The law requires landlords to allow tenants a reasonable time in which to remedy breaches of covenant before commencing possession proceedings. What is reasonable will depend on the facts and if a landlord proceeds too quickly its action will fail. If the breach is irremediable, landlords must still allow tenants time to consider their position, but they will often be able to act more quickly. Consequently, it is important to decide whether or not a breach is remediable, even though the fact that a breach is “irremediable” will not necessarily prevent the court from granting relief from forfeiture.

The Court of Appeal had to consider the effect of two different breaches of covenant in Patel v K&J Restaurants Ltd [2010] EWCA Civ 121; [2010] PLSCS 2761. The landlords served a section 146 notice on the tenant when they discovered that a subtenant of an upper floor flat had been using the premises for prostitution. They served a further notice on discovering that the tenant had appointed a manager to operate its restaurant business, on the ground that the tenant was also in breach of the alienation provisions in its lease.

The courts generally regard breaches of covenant involving immoral or illegal user, where premises are stigmatised by the use, as irremediable. However, they draw an important distinction between direct use by the tenant and use by a subtenant. Direct breaches by tenants are irremediable. However, where the use is by a subtenant, the breach is remediable so long as the tenant acts promptly on discovering the immoral or illegal use. Although this was a case of use by a subtenant, the court decided that the tenant had failed to investigate sufficiently after being alerted by the police. Consequently, the breach was irremediable. However, the premises had been relet, no further police action had been taken, and the premises had not been tainted by the immoral use because of they were in close proximity to a well-known red-light area.

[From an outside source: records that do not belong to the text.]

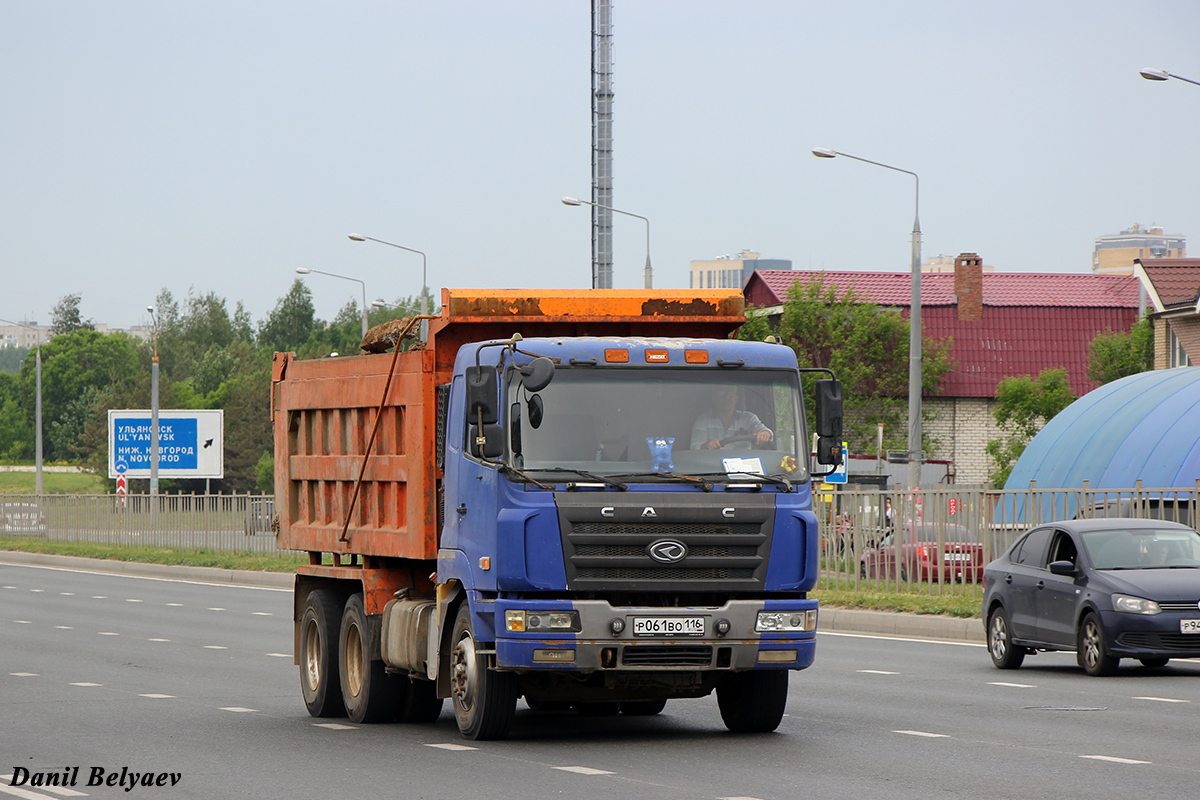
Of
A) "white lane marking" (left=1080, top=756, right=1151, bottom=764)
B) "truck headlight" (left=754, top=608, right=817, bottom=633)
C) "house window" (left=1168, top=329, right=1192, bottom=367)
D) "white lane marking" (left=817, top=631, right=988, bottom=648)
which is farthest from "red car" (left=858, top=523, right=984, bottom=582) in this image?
"house window" (left=1168, top=329, right=1192, bottom=367)

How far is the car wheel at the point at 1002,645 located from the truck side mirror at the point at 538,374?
8438 millimetres

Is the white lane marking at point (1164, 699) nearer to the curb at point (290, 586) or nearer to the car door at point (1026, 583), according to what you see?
the car door at point (1026, 583)

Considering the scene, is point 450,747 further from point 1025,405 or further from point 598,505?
point 1025,405

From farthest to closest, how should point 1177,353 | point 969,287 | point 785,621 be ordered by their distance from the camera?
point 969,287 < point 1177,353 < point 785,621

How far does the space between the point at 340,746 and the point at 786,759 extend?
297 cm

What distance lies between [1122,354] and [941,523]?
4125cm

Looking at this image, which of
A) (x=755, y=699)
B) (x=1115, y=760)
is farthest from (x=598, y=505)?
(x=1115, y=760)

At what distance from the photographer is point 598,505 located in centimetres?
1088

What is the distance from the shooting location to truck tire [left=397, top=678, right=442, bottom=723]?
13.3m

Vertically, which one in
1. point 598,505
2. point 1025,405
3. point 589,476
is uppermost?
point 1025,405

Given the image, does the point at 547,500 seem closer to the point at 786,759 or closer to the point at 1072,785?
the point at 786,759

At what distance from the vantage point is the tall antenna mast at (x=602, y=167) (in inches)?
1244

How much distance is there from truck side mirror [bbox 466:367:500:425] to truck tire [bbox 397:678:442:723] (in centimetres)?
305

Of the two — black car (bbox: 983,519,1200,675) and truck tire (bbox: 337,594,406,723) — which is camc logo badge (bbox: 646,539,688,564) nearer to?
truck tire (bbox: 337,594,406,723)
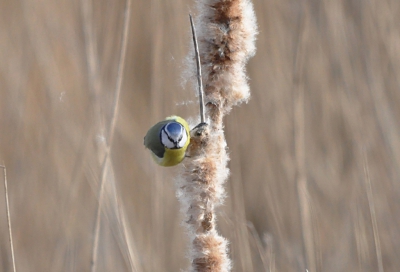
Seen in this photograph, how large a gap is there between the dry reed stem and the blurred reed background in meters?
0.59

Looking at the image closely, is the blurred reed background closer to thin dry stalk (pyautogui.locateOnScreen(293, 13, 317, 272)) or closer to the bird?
thin dry stalk (pyautogui.locateOnScreen(293, 13, 317, 272))

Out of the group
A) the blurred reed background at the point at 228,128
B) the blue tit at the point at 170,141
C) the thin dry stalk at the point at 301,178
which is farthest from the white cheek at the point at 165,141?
the thin dry stalk at the point at 301,178

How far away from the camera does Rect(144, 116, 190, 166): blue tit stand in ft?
3.92

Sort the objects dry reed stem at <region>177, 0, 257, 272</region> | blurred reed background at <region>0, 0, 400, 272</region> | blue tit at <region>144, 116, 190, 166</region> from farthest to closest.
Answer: blurred reed background at <region>0, 0, 400, 272</region> → blue tit at <region>144, 116, 190, 166</region> → dry reed stem at <region>177, 0, 257, 272</region>

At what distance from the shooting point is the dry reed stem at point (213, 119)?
0.80 m

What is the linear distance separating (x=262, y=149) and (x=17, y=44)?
3.86ft

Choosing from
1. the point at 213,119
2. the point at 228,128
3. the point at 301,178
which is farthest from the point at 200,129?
the point at 228,128

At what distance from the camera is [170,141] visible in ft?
4.04

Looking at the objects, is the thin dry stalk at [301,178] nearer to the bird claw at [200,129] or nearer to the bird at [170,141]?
the bird at [170,141]

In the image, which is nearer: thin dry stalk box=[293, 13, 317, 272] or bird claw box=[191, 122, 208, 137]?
bird claw box=[191, 122, 208, 137]

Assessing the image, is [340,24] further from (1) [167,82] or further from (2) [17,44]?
(2) [17,44]

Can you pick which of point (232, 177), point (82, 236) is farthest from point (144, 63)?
point (232, 177)

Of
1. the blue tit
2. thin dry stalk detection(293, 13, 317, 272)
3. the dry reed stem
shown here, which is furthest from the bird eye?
thin dry stalk detection(293, 13, 317, 272)

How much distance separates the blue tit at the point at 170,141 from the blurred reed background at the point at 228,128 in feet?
0.79
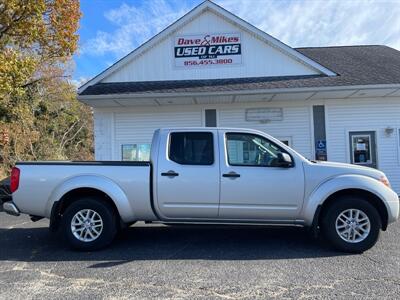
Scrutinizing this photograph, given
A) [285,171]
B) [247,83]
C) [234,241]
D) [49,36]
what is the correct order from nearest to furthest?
1. [285,171]
2. [234,241]
3. [247,83]
4. [49,36]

The court considered the effect of the management agreement between the tenant and its manager. It ruled that a “manager” that runs the business and takes all the profit, while bearing all the loss, after paying fixed sums to the owner, which is obliged to carry on the business for a stated period unless the agreement is terminated for cause, cannot fairly be described as carrying on business as the owner’s agent.  Consequently, the restaurant operator was carrying on the business for its own benefit and was sharing possession of the premises with the tenant in breach of the lease. However, the breach of covenant was remediable and the tenant had remedied it.

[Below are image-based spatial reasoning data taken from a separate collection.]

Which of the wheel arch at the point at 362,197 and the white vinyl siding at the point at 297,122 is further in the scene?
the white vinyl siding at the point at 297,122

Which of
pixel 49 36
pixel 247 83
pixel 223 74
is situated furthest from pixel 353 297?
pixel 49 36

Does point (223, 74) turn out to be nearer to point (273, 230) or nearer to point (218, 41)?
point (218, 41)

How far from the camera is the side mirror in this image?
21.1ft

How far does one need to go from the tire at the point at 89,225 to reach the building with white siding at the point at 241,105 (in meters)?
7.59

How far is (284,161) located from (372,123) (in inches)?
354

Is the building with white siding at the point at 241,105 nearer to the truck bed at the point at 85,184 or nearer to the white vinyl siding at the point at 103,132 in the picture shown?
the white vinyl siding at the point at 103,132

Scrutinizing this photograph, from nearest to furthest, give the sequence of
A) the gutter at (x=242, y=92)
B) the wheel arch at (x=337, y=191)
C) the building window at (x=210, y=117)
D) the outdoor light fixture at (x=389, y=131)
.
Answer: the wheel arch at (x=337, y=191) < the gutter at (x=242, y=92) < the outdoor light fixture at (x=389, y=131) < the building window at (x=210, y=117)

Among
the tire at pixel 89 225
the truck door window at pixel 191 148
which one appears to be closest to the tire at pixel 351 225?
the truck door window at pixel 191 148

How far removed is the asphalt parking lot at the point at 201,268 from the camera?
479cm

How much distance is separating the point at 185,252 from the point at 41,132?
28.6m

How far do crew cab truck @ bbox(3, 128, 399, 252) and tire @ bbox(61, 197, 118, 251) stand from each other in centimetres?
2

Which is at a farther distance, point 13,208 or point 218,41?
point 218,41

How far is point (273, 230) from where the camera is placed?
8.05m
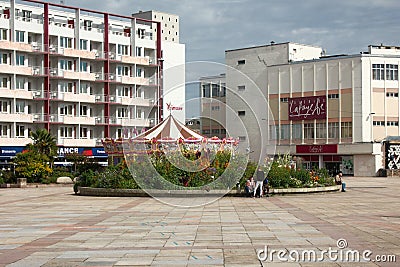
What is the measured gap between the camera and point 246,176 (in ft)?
117

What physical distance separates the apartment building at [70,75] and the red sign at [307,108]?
61.7ft

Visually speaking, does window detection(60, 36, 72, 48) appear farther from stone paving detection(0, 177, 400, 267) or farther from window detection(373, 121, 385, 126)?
stone paving detection(0, 177, 400, 267)

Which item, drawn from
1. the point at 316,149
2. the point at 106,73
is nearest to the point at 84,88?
the point at 106,73

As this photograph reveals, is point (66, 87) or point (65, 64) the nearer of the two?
point (65, 64)

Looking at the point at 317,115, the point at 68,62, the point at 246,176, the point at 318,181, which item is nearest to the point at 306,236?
the point at 246,176

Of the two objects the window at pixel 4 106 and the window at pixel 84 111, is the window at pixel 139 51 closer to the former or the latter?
the window at pixel 84 111

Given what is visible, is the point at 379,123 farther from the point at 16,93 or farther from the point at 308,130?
the point at 16,93

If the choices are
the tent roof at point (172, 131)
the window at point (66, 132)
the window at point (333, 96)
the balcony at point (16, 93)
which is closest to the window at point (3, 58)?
the balcony at point (16, 93)

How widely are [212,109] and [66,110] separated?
1309 inches

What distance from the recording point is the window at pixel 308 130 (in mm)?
87438

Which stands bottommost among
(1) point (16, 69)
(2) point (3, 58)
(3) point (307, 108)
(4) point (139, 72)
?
(3) point (307, 108)

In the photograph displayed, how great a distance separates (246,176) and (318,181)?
6.44 meters

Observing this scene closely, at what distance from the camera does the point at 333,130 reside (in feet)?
280

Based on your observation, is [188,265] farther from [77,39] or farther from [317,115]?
[317,115]
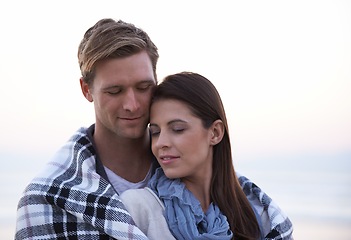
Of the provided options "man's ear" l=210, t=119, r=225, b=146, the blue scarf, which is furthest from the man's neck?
"man's ear" l=210, t=119, r=225, b=146

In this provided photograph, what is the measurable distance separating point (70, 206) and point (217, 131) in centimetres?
63

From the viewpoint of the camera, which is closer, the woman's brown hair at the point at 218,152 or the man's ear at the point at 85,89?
the woman's brown hair at the point at 218,152

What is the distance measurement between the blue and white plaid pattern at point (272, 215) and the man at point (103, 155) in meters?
0.41

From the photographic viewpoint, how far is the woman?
2959mm

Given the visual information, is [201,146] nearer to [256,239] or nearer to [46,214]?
[256,239]

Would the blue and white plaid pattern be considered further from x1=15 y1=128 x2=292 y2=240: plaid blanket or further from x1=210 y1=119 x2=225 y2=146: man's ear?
x1=210 y1=119 x2=225 y2=146: man's ear

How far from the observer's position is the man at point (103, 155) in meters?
2.99

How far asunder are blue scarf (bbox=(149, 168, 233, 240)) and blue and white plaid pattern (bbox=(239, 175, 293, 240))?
24cm

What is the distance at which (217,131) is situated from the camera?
3.11 meters

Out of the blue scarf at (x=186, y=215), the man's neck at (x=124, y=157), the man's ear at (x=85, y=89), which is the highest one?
the man's ear at (x=85, y=89)

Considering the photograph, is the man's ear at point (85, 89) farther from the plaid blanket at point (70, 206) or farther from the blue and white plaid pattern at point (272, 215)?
the blue and white plaid pattern at point (272, 215)

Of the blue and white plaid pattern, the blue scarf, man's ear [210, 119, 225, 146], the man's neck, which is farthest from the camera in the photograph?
the man's neck

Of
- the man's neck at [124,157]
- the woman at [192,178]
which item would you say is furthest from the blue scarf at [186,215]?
the man's neck at [124,157]

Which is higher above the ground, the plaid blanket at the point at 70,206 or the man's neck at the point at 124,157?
the man's neck at the point at 124,157
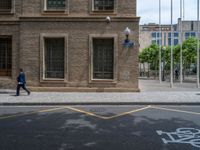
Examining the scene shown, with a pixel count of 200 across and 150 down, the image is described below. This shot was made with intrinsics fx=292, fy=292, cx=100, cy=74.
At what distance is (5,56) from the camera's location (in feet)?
63.3

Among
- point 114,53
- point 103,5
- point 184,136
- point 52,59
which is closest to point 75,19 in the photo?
point 103,5

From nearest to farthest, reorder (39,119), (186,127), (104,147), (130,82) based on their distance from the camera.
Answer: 1. (104,147)
2. (186,127)
3. (39,119)
4. (130,82)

The court accepted that the landlord had not suffered any lasting damage and would reap a disproportionate financial advantage if it were to obtain vacant possession of the premises. Consequently, it granted relief from forfeiture on both counts (even though the courts are normally reluctant to grant relief from forfeiture where premises have been used for immoral purposes), on condition that the tenant paid the landlord’s costs on an indemnity basis and undertook not to repeat the transgressions.